=== Source passage ===

• kautau@lemmy.world
    link
    fedilink
    arrow-up
    0
    ·
    7 days ago

    I don’t think even a raspberry 2 would go down over a web scrap

    Absolutely depends on what software the server is running, if there’s proper caching involved. If running some PoW is involved to scrape 1 page it shouldn’t be too much of an issue, as opposed to just blindly following and ingesting every link.

    Additionally, you can choose “good bots” like the internet archive, and they’re currently working on a list of “good bots”

    https://github.com/TecharoHQ/anubis/blob/main/docs/docs/admin/policies.mdx

    AI companies ingesting data nonstop to train their models doesn’t make for a open and free internet, and will likely lead to the opposite, where users no longer even browse the web but trust in AI responses that maybe be hallucinated.

    • daniskarma@lemmy.dbzer0.com
      link
      fedilink
      arrow-up
      0
      arrow-down
      1
      ·
      edit-2
      7 days ago

      There a small number of AI companies training full LLM models. And they usually do a few trains per years. What most people see as “AI bots” are not actually that.

      The influence of AI over the net is another topic. But anubis is also not doing anything about that as it just makes so the AI bots waste more energy getting the data or at most that data under “anubis protection” does not enter the training dataset. The AI will still be there.

      Am I in the list of “good bots” ?sometimes I scrap websites for price tracking or change tracking. If I see a website running malware on my end I would most likely just block that site, one legitimate user less.

=== Material supplied ===

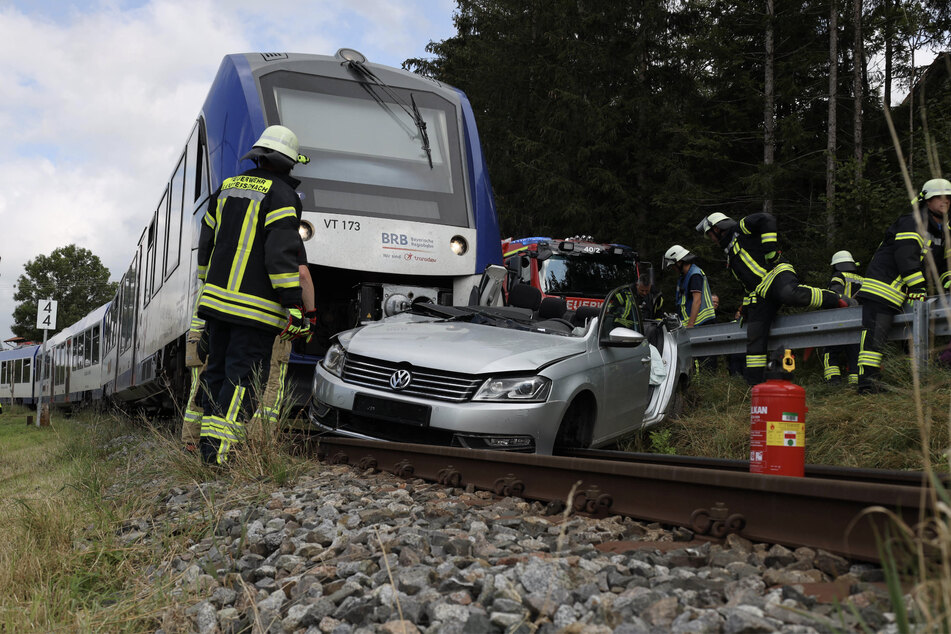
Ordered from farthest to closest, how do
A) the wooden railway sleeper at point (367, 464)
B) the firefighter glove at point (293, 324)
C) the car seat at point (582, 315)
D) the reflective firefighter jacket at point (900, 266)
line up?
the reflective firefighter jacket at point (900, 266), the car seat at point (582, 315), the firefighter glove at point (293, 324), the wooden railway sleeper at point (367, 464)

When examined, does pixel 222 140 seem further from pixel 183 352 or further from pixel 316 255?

===

● Work task
In the forum thread about web scraping, translate this sentence into Spanish: "The influence of AI over the net is another topic."

● Solved problem
La influencia de la IA sobre la red es otro tema.